Abstracts

Rationale: Eslicarbazepine acetate (ESL) is a once-daily, oral anti-seizure medication (ASM) approved for the treatment of focal seizures. In a real-world, Phase IV study of ESL as a first adjunctive therapy with levetiracetam (LEV) or lamotrigine (LTG) monotherapy (Arm 1), or as a later adjunctive therapy following current/prior use of 1–2 ASMs (Arm 2) in patients with focal seizures, retention rates were 81.8% and 63.8% (Hixson J, et al. Epilepsy Res 2021;171:106561). Median change from baseline in standardized seizure frequency (SSF) was –72.8% in Arm 1 and –68.6% in patients receiving LEV in Arm 2 (Hixson J, et al. Epilepsy Res 2021;171:106561). As dosing was at the discretion of the investigator based on patient needs, doses ranged between 800 and 1600 mg, with a single dose reduction allowed to improve tolerability. The objective of this post-hoc analysis was to determine how varying ESL doses affected efficacy endpoints in the trial.

Methods: This was a multicenter, open-label, non-randomized Phase IV study of adjunctive ESL in patients aged ≥ 18 years with focal seizures in the US and Canada (NCT03116828). Arm 1: patients received ESL as first adjunctive therapy with LEV or LTG; Arm 2: patients received ESL as a later adjunctive therapy, following current/prior use of adjunctive therapy. Trial periods were screening (1–2 weeks), titration (2 weeks), maintenance (24 weeks), and ESL taper/safety follow-up (4 weeks). The endpoint analyzed using the modified intent-to-treat population was percent change from baseline in SSF according to modal or maximum ESL dose. The proportions of patients completing the 24-week maintenance phase in the safety population by modal and maximum doses of ESL were also determined.

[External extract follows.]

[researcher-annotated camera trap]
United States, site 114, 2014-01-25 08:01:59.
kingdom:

Arm 1 vs Arm 2, and LEV vs LTG within Arms 1 and 2, were compared.

Results: Stratification of median SSF at baseline and median change from baseline in SSF by modal or maximum ESL dose (Tables 1 and 2) showed that the previously reported 73% reduction in SSF in Arm 1 was mostly attributable to receipt of the modal/maximum ESL dose of 800 mg. Similarly, a modal/maximum ESL dose of 800 mg was mostly responsible for the previously reported 69% reduction in SSF in Arm 2 patients receiving LEV. All patients in Arm 1 who were receiving a modal/maximum dose of 1600 mg were receiving concomitant LEV. A modal/maximum ESL dose of 800 mg was also mostly responsible for the previously reported retention rates seen in Arm 1 and Arm 2 in the overall analysis. Of the patients in Arm 1 and Arm 2 receiving a modal dose of 800 mg, 30/33 (90.9%) and 27/40 (67.5%) completed 24 weeks. These proportions were similar to those seen with a maximum dose of 800 mg (23/26 [88.5%] and 21/31 [67.7%]).

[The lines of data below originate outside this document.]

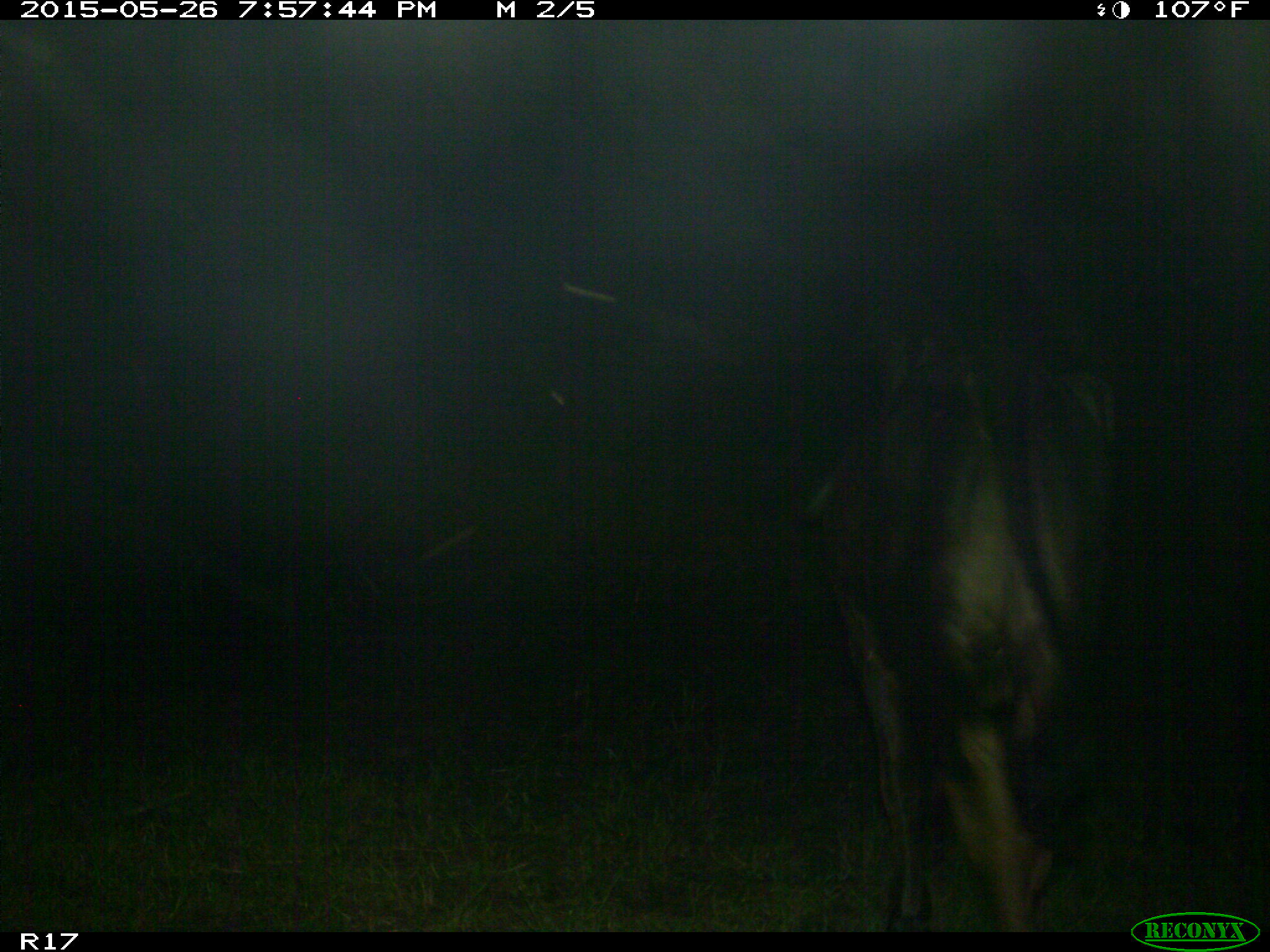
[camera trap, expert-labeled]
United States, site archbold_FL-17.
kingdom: Animalia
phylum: Chordata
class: Mammalia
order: Artiodactyla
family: Bovidae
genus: Bos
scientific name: Bos taurus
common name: domestic cow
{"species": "Bos taurus (domestic cow)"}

Conclusions: Stratification of the data from the Phase IV study of adjunctive ESL showed that retention rates and reduction in SSF at 24 weeks is mostly driven by patients receiving the lowest allowed ESL maintenance dose of 800 mg, regardless of whether ESL was taken as a first or as a later adjunctive therapy.

Funding: Please list any funding that was received in support of this abstract.: Study funded by Sunovion Pharmaceuticals Inc.